The people in the households are legally responsible for each other -- if one of their number commits a crime, they are responsible for making him show up for trial, and even sometimes responsible for paying the fine if it comes to that. Someone from your tithing had to go with you to witness if you wanted to sell a cow or something. And a person who wanted to swear his innocence in a court only needed to produce a few people from his tithing who said he was a good man, and that was that.
It's really hard for us to imagine living in such a system. Your neighbor's good opinion of you was SO important. They knew so much about you and there was so much social pressure for you to behave and get along well with your neighbors. Otherwise you could be shunned, and life could be made really uncomfortable for you.

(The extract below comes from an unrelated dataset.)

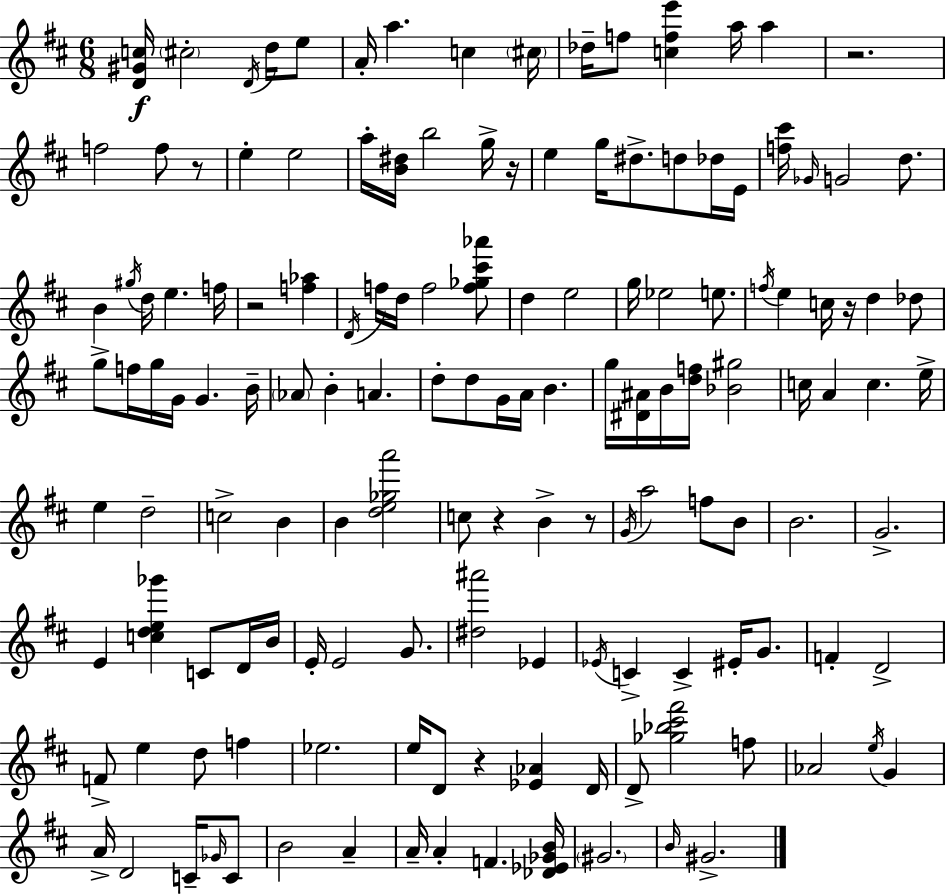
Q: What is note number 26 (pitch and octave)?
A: Gb4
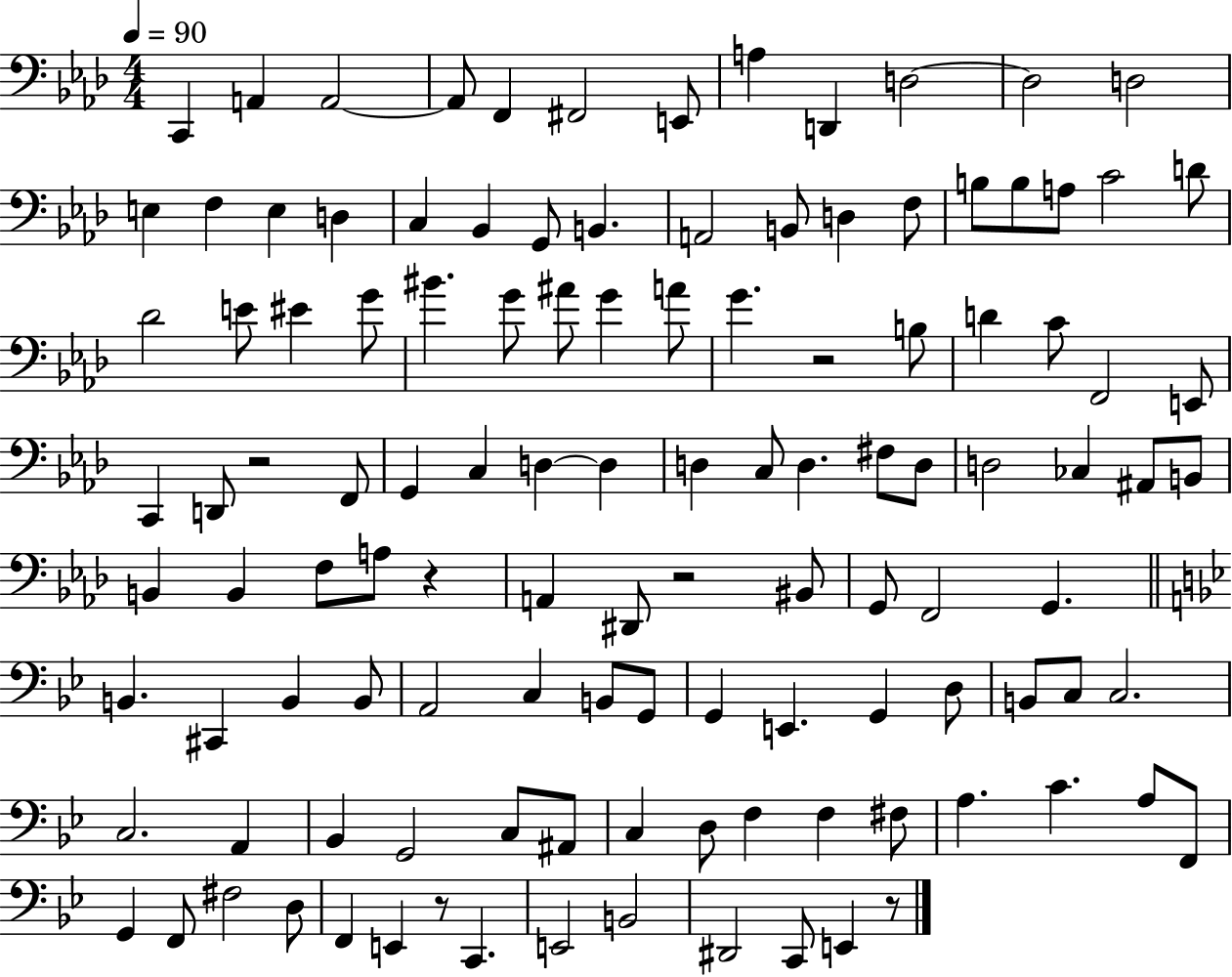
C2/q A2/q A2/h A2/e F2/q F#2/h E2/e A3/q D2/q D3/h D3/h D3/h E3/q F3/q E3/q D3/q C3/q Bb2/q G2/e B2/q. A2/h B2/e D3/q F3/e B3/e B3/e A3/e C4/h D4/e Db4/h E4/e EIS4/q G4/e BIS4/q. G4/e A#4/e G4/q A4/e G4/q. R/h B3/e D4/q C4/e F2/h E2/e C2/q D2/e R/h F2/e G2/q C3/q D3/q D3/q D3/q C3/e D3/q. F#3/e D3/e D3/h CES3/q A#2/e B2/e B2/q B2/q F3/e A3/e R/q A2/q D#2/e R/h BIS2/e G2/e F2/h G2/q. B2/q. C#2/q B2/q B2/e A2/h C3/q B2/e G2/e G2/q E2/q. G2/q D3/e B2/e C3/e C3/h. C3/h. A2/q Bb2/q G2/h C3/e A#2/e C3/q D3/e F3/q F3/q F#3/e A3/q. C4/q. A3/e F2/e G2/q F2/e F#3/h D3/e F2/q E2/q R/e C2/q. E2/h B2/h D#2/h C2/e E2/q R/e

For example, in the "Fealufeald" tithing of Maedeshamstede -- where the healer Ffraid lives -- Waleram is the tithingman. Ffraid probably needs his protection enough to put up with his occasional advances. Let's hope he doesn't try to blackmail her one of these days. (Crafty Ffraid may have managed to get his daughters as apprentices in order to implicate his family if the truth ever gets out -- preventing him from telling it.)
I do use tithings in my database sort of unofficially to group people into villages as well. For example, I don't know whether the households living inside of the walls of Nothelm keep really count as a "tithing" -- or at least, if they do, whether Alred and his family really make up part of it. But it helps me keep things straight.